Shares of Jabil Circuit (JBL) have traded in a tight trading range between $19-$20 since the start of 2013. In the first week of February, the provider of worldwide electronic manufacturing services and solutions announced the acquisition of Nypro.
Jabil Circuit announced that it has agreed to acquire Nypro, a provider of manufactured precision plastic products in the Healthcare, Packaging and Consumer Electronics industries. The deal values Nypro at approximately $665 million. Nypro currently employs some 12,000 workers in over 10 countries.
Nypro is a leader in precision plastic consumables and disposables for the healthcare industry. The deal complements Jabil engineering and supply chain solutions and Jabil's ambitions to become a leading provider in the global healthcare market. Nypro also offers opportunities in the food, beverage, household and personal care industry in order to address the $140 billion rigid plastic packaging market.

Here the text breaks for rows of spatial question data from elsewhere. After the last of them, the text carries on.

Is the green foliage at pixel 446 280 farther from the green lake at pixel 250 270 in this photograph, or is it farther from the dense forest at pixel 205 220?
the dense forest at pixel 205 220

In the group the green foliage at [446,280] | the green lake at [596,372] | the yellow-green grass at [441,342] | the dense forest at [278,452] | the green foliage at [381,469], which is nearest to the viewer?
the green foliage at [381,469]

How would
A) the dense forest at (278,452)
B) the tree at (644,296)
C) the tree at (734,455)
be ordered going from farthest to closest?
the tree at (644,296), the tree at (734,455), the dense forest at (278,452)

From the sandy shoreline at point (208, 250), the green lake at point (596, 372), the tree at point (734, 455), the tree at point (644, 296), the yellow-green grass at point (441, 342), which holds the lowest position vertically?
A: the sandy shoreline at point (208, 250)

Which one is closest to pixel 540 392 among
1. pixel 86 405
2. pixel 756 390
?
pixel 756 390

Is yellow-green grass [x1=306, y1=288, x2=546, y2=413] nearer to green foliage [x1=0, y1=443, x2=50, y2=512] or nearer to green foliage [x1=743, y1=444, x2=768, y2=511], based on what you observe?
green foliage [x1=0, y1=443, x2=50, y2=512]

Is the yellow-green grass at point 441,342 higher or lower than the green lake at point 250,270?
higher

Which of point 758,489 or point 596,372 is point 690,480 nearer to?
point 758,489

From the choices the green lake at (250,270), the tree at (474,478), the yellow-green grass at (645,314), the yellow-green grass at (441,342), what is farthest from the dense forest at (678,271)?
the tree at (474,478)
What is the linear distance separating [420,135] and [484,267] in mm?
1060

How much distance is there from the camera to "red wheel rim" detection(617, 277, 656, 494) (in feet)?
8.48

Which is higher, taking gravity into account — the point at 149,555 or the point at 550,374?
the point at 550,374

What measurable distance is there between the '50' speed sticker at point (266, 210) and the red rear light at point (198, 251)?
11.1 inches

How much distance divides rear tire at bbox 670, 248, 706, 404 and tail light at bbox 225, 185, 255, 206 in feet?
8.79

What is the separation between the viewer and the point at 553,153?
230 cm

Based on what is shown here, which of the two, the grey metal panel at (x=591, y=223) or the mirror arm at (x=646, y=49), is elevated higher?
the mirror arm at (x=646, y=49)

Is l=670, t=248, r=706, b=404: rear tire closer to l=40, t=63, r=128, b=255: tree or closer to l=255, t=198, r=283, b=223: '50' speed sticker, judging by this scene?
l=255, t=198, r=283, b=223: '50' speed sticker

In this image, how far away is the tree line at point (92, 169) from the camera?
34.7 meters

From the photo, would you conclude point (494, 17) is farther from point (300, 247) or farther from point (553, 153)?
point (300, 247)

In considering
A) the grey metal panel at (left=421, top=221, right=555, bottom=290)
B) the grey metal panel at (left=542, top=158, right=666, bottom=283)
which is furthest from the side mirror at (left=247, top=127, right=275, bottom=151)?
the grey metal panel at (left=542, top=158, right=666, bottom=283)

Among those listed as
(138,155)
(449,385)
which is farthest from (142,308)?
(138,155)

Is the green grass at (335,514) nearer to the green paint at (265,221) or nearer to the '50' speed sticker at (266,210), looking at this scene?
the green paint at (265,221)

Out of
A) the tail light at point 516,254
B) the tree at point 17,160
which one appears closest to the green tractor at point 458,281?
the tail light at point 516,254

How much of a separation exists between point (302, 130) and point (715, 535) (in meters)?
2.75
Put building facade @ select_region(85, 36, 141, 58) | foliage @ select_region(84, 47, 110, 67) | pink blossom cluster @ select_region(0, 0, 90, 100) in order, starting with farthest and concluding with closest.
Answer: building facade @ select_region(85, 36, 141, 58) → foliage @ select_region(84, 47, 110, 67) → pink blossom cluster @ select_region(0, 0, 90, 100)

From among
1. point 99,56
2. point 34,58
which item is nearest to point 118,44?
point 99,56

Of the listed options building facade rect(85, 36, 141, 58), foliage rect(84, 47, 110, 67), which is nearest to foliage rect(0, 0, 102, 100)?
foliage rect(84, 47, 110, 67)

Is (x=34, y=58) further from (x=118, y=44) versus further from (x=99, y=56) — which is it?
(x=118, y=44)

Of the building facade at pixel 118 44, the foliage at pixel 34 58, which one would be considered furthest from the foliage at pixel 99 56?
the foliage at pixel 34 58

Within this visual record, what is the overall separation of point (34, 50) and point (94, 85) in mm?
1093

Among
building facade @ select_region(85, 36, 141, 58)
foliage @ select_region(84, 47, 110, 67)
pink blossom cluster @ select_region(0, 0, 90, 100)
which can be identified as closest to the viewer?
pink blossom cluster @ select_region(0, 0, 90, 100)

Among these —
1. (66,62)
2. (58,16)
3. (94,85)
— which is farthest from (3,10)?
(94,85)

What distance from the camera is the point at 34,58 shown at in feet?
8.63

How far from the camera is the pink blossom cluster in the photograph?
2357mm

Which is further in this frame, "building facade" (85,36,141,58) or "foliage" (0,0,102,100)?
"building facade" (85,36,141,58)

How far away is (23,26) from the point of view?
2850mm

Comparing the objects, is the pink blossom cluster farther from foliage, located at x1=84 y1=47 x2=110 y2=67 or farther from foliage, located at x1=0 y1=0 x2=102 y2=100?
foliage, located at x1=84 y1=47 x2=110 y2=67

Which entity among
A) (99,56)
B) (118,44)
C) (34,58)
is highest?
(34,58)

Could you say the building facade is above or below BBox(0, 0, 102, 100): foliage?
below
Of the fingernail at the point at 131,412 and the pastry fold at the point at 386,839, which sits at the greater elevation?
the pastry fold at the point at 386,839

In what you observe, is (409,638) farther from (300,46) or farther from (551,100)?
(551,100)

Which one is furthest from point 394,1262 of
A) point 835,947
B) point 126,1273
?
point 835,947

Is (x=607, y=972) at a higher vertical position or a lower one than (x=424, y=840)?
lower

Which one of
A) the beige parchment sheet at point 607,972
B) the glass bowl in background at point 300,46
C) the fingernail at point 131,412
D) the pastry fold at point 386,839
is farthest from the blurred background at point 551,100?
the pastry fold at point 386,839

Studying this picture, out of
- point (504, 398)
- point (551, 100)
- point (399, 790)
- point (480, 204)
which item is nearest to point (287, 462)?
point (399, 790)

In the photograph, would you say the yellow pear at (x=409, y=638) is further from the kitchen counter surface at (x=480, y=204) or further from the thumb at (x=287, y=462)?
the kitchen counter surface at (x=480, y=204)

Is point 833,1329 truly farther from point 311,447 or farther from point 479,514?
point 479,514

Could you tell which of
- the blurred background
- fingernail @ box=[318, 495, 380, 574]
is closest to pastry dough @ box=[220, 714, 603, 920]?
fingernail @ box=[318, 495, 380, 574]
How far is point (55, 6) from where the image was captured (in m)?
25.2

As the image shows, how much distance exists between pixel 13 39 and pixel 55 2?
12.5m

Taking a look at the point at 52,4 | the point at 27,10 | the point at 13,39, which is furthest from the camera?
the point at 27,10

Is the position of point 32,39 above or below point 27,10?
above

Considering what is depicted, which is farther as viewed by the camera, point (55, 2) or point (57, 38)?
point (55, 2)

CEO and Chairman Timothy L. Main commented on the deal:
The combination with Nypro will extend Jabil's materials manufacturing capabilities into the healthcare and consumer packaging markets as well as add depth to our consumer electronics business. We think this is an important strategic step in Jabil's development of engineering and capability intensive businesses.
Nypro generated roughly $1 billion in annual sales over the past year, valuing the firm at approximately 0.65 times revenues. The deal is expected to be neutral to slightly accretive to the core earnings of Jabil for the remainder of the fiscal year of 2013. The deal will be accretive to GAAP and core earnings for the fiscal year of 2014.

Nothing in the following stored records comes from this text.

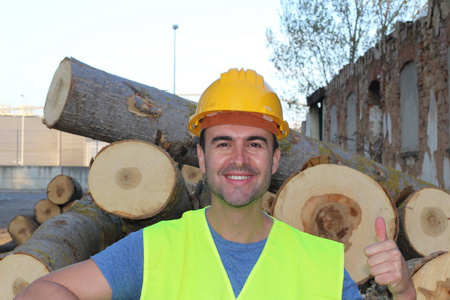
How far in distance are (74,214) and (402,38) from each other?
273 inches

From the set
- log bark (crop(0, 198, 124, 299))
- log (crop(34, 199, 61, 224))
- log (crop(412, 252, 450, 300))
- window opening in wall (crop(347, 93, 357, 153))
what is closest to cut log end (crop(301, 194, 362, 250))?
log (crop(412, 252, 450, 300))

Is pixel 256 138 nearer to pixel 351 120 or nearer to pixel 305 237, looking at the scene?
pixel 305 237

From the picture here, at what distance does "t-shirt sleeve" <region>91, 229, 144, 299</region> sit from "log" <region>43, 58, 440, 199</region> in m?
2.21

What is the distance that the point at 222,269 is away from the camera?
1597 millimetres

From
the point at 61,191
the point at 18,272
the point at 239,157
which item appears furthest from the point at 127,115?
the point at 61,191

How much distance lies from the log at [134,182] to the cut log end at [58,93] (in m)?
0.59

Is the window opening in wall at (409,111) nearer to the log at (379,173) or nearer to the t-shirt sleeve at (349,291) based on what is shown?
the log at (379,173)

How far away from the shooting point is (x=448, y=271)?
2.29 meters

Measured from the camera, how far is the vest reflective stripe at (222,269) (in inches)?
60.8

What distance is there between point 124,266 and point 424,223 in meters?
2.64

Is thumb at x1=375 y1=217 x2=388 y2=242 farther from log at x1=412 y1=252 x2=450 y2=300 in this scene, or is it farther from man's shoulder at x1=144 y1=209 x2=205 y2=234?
log at x1=412 y1=252 x2=450 y2=300

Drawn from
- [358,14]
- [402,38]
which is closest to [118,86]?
[402,38]

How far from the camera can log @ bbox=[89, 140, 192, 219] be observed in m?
3.28

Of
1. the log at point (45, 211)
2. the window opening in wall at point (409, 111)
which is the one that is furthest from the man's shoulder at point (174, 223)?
the window opening in wall at point (409, 111)
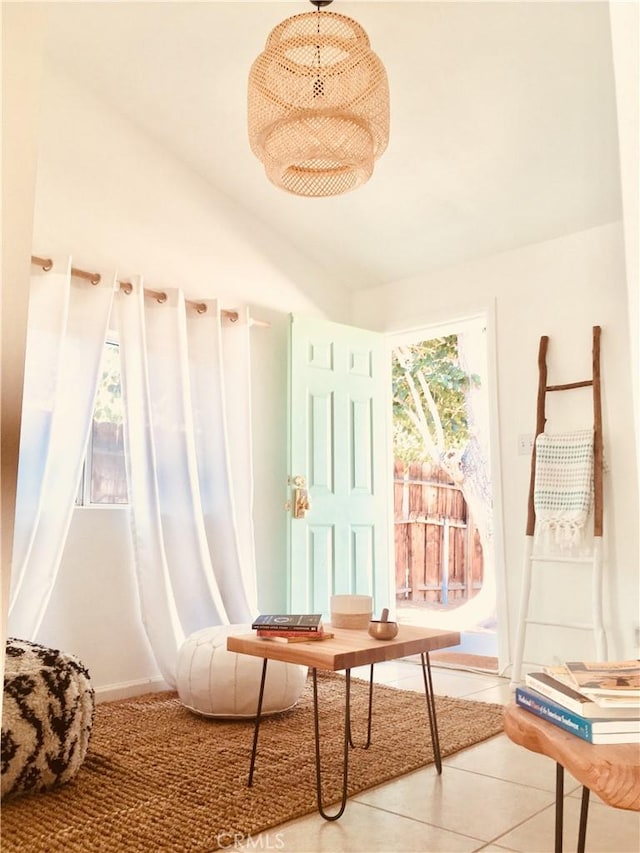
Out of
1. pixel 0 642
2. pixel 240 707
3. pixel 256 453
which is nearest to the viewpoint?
pixel 0 642

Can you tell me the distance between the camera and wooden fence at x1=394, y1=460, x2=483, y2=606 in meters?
7.06

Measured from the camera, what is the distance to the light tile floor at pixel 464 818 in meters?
1.81

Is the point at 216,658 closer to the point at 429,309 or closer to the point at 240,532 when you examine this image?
the point at 240,532

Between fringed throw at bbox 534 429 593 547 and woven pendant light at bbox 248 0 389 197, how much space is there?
5.89 ft

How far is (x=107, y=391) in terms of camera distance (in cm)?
358

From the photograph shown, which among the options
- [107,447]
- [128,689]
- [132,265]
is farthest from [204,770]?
[132,265]

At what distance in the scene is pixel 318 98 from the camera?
270 cm

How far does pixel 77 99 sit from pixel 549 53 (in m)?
2.26

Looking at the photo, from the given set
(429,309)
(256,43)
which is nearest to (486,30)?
(256,43)

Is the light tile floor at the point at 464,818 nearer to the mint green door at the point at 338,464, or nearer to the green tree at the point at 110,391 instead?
the mint green door at the point at 338,464

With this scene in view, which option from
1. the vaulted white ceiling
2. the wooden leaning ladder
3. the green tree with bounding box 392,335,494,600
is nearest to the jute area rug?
the wooden leaning ladder

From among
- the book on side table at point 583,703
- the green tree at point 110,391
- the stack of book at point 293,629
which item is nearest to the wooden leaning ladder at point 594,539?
the stack of book at point 293,629

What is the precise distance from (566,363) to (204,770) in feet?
9.16

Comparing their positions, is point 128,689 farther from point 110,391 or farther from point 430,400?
point 430,400
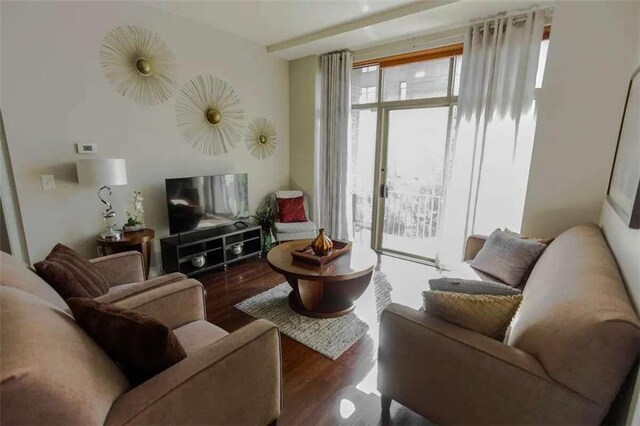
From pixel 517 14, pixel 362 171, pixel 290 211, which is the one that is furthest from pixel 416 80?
pixel 290 211

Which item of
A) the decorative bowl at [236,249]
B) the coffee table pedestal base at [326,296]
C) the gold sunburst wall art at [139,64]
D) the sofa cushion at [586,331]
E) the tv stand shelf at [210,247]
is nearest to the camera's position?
the sofa cushion at [586,331]

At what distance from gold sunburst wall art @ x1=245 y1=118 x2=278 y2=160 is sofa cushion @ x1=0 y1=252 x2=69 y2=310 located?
3.05m

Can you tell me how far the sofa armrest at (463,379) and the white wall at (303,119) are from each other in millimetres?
3339

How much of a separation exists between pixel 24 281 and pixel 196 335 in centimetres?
74

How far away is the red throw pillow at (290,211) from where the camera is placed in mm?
4219

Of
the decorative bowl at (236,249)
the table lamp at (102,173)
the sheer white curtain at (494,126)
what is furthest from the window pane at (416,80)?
the table lamp at (102,173)

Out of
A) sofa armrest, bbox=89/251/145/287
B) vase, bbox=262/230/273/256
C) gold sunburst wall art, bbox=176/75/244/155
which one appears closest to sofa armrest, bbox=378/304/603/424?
sofa armrest, bbox=89/251/145/287

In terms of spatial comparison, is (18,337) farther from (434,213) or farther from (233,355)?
(434,213)

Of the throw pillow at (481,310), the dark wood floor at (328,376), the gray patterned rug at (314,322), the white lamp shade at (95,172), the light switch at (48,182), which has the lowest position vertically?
the dark wood floor at (328,376)

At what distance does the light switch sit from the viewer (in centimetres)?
258

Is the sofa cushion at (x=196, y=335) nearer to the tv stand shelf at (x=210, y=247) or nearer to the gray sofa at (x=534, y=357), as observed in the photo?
the gray sofa at (x=534, y=357)

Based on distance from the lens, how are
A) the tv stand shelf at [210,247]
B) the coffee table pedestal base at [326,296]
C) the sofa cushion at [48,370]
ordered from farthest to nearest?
the tv stand shelf at [210,247], the coffee table pedestal base at [326,296], the sofa cushion at [48,370]

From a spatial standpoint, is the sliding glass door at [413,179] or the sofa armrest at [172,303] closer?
the sofa armrest at [172,303]

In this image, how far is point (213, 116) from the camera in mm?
3664
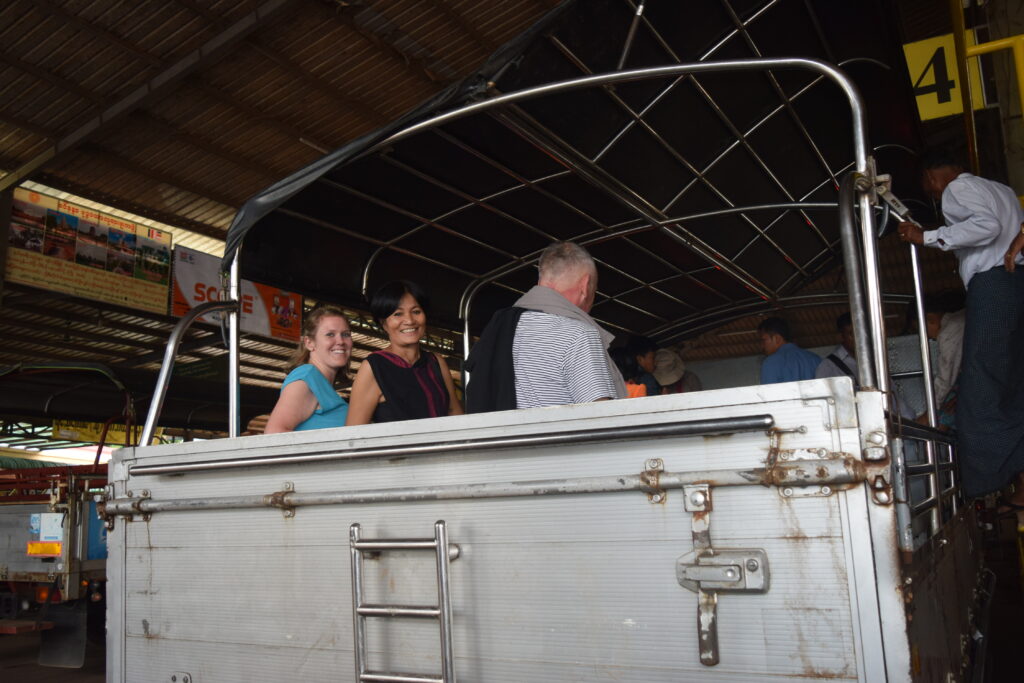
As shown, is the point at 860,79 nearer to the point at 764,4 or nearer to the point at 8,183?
the point at 764,4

The deal is subject to shareholder approval by participants in Nypro's ESOP, its common shareholders and regulatory approval. Jabil expects to close the deal in the fiscal third quarter of 2013.
Jabil Circuit ended its first quarter of its fiscal 2013 with $1.03 billion in cash and equivalents and $1.67 billion in short and long term debt, for a net debt position of approximately $640 million. Jabil will finance the deal with cash at hand and credit facilities.

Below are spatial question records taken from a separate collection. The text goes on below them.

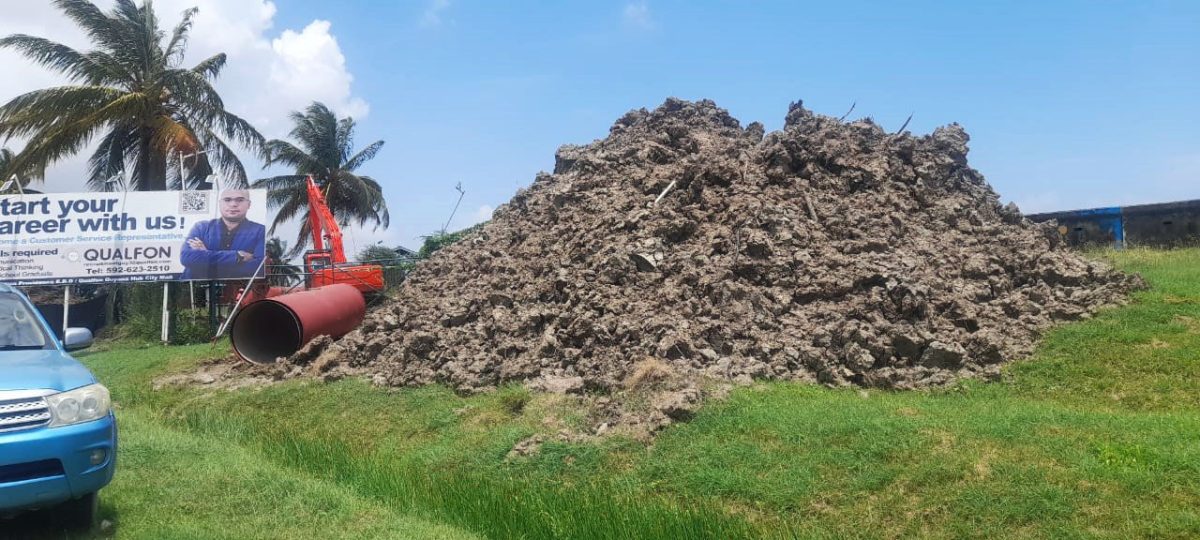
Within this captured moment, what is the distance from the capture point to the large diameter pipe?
13.3m

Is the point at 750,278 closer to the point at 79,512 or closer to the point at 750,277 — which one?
the point at 750,277

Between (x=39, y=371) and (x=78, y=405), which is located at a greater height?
(x=39, y=371)

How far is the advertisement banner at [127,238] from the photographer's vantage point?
744 inches

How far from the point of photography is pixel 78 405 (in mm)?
4953

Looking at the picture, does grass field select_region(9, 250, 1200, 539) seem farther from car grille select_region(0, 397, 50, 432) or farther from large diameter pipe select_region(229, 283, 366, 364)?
large diameter pipe select_region(229, 283, 366, 364)

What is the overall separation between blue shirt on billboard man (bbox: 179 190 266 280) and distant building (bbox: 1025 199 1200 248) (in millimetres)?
16516

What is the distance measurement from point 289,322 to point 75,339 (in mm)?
8314

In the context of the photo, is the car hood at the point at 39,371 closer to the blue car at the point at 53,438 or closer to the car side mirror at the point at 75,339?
the blue car at the point at 53,438

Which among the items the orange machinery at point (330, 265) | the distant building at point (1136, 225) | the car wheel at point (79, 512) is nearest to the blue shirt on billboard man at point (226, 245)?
the orange machinery at point (330, 265)

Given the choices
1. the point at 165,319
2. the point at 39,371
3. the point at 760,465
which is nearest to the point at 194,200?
the point at 165,319

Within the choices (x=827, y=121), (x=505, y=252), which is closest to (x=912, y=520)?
(x=505, y=252)

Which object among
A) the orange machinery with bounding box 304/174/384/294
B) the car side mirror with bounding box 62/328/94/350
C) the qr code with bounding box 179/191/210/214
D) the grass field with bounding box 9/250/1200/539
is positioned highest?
the qr code with bounding box 179/191/210/214

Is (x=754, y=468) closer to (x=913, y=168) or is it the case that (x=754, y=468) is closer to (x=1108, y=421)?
(x=1108, y=421)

The company generated $4.6 billion in revenues for the first quarter of its fiscal 2013. Jabil net earned $105.8 million for the quarter, or $0.51 per share. At this rate the company is on track to report annual revenues of approximately $17 billion on which the firm could earn $400 million. The market currently values Jabil at $4.0 billion. This values the firm at roughly 0.23 times annual revenues and 10 times annual earnings. Jabil pays a quarterly dividend of $0.08 per share for an annual dividend yield 1.6%.
Some Historical Perspective
Shares of Jabil have given up quite some ground over the past year. From levels around $25 at the start of 2012, shares have fallen to lows of $17 in October, before inching up to $20 at the moment. Despite the modest uptick, shares remain far from their highs around $65 in 2000.
Between the fiscal year of 2009 and 2012, Jabil has grown its annual revenues from $11.7 billion to $17.1 billion. After reporting a $1.2 billion loss for 2009, Jabil has returned to profitability, earning $395 million over the past fiscal year.
Shareholders of Jabil hardly reacted to the rather sizable deal which Jabil made. The deal value is roughly a sixth of the firm's own market valuation. Jabil pays 0.65 times annual revenues for the firm compared to a revenue multiple of 0.23 times for the own firm, thereby adding roughly 6% in annual revenues.
As Jabil guides for modest earnings per share accretion, it seems that the value of expected synergies is mostly distributed to shareholders of Nypro, given the higher valuation multiples. It is not surprising that shareholders in Jabil hardly react to the deal, given these arguments.
Despite the deal, the financial position of Jabil remains solid and the valuation multiples are reasonable. Yet investors seem scared to attach higher valuation multiples to Jabil's business with the massive 2009 loss in their mind.
I would be one of those investors and I remain on the sidelines based on the prospects of sizable losses, which in 2009 easily surpassed normal annual profits. Fact is that Jabil remains an incredible low-margin business which is really vulnerable for an economic setback. I remain on the sidelines.